> What you will do
Copy the part of the Cortex Guitar Board log that opens with the words containing "After doing all" and closes with "the chip somehow.", changing "datasheet" to "reference manual".

-------- Source passage --------

A project log for Cortex Guitar Board

Audio DSP board based on a Cortex-M4 microcontroller for experimenting with things like guitar effects and sound synthesis.

jonas-norlingJonas Norling 08/24/2016 at 19:334 Comments

I have noticed for some time that the line-in signal from the codec (WM8731) can have some strange noise components. When the input is silent, like when it's left open or shorted to ground, I would have expected the signal to be pretty close to zero and have a flat noise floor when looked at in the frequency domain. I noticed that the noise components can be moved around, and sometimes made to almost disappear, by poking at the audio input in different ways or feeding it different signals. My guess was that there was something non-optimal about the power supply or the I2S clocking. But the weirdness reached a new level when I noticed that a new batch of chips (labelled "58AJMDN") made different noises than the old ones ("56ADMDN"). The old would have a soft band of noise around 2 kHz + harmonics, while the new ones had a sharper noise peak around 1 kHz. This prompted deeper investigations, and furrows upon my forehead.

After doing all the physical/analog things, like exchanging codecs between boards, adding decoupling capacitance and trying different weird clocking and PLL options, I started to go through the datasheet again and toggle configuration bits. There was something that made a clear difference — turning off the automatic high-pass (DC removal) in the ADC made most of the problem disappear. There was quite a large DC offset to be removed in software then, and that offset seems to be internal to the chip somehow.

-------- Given information --------

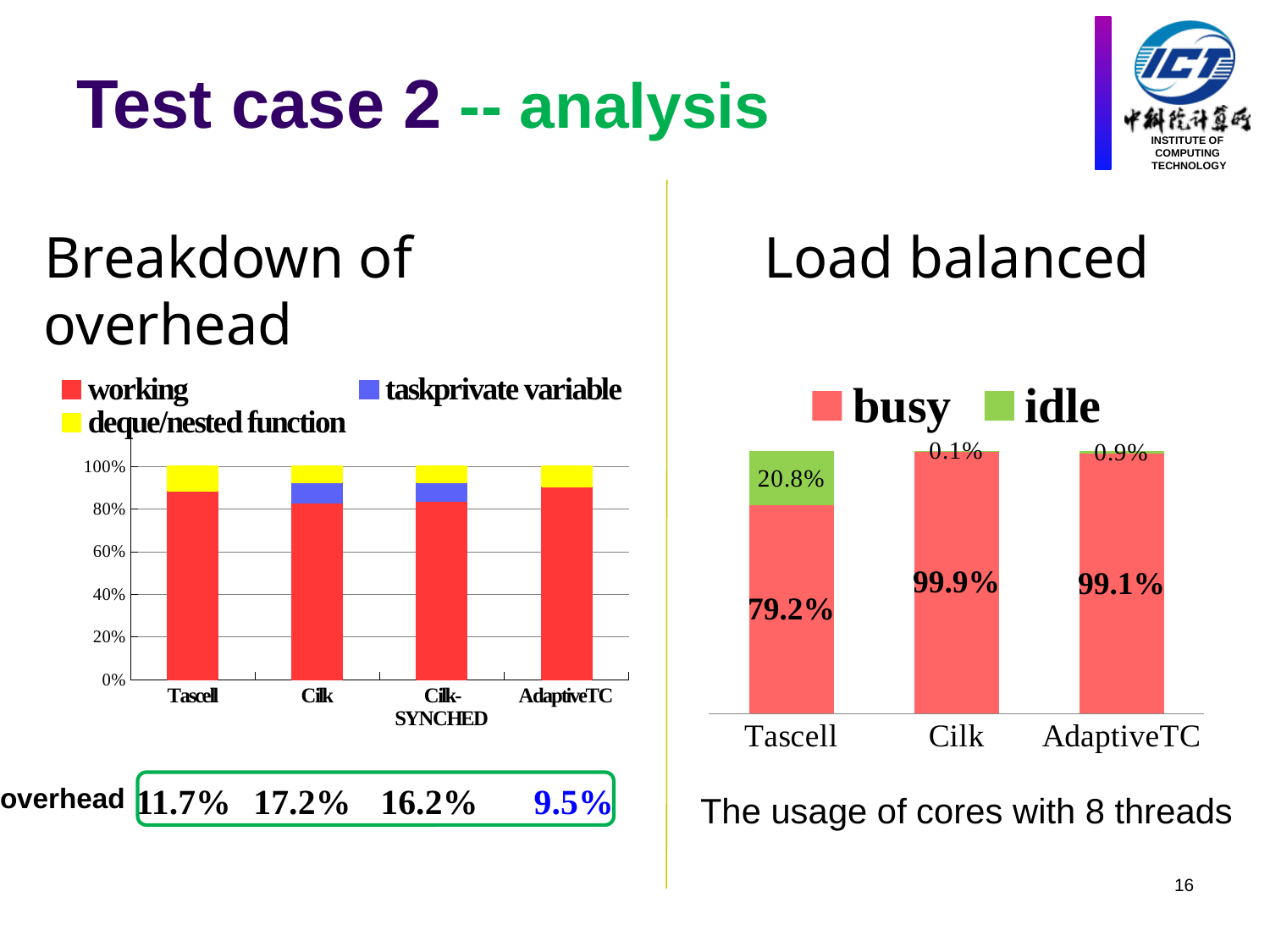
In the Load balanced chart, which category has the lowest busy value? Tascell In the Load balanced chart, what is the idle value for AdaptiveTC? 0.9% In the Breakdown of overhead chart, how many series does the legend list? 3 In the Load balanced chart, what is the busy value for Tascell? 79.2% In the Load balanced chart, how many series does the legend list? 2 In the Load balanced chart, what is the idle value for Tascell? 20.8% In the Load balanced chart, what is the busy value for Cilk? 99.9% In the Load balanced chart, what is the difference between the busy values of Cilk and AdaptiveTC? 0.8% In the Load balanced chart, which category has the highest idle value? Tascell In the Breakdown of overhead chart, how many categories are shown on the x axis? 4 In the Breakdown of overhead chart, is the working value for Tascell greater or less than 80%? greater What kind of chart is the Breakdown of overhead chart? Stacked bar chart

--------

> Result of this task
After doing all the physical/analog things, like exchanging codecs between boards, adding decoupling capacitance and trying different weird clocking and PLL options, I started to go through the reference manual again and toggle configuration bits. There was something that made a clear difference — turning off the automatic high-pass (DC removal) in the ADC made most of the problem disappear. There was quite a large DC offset to be removed in software then, and that offset seems to be internal to the chip somehow.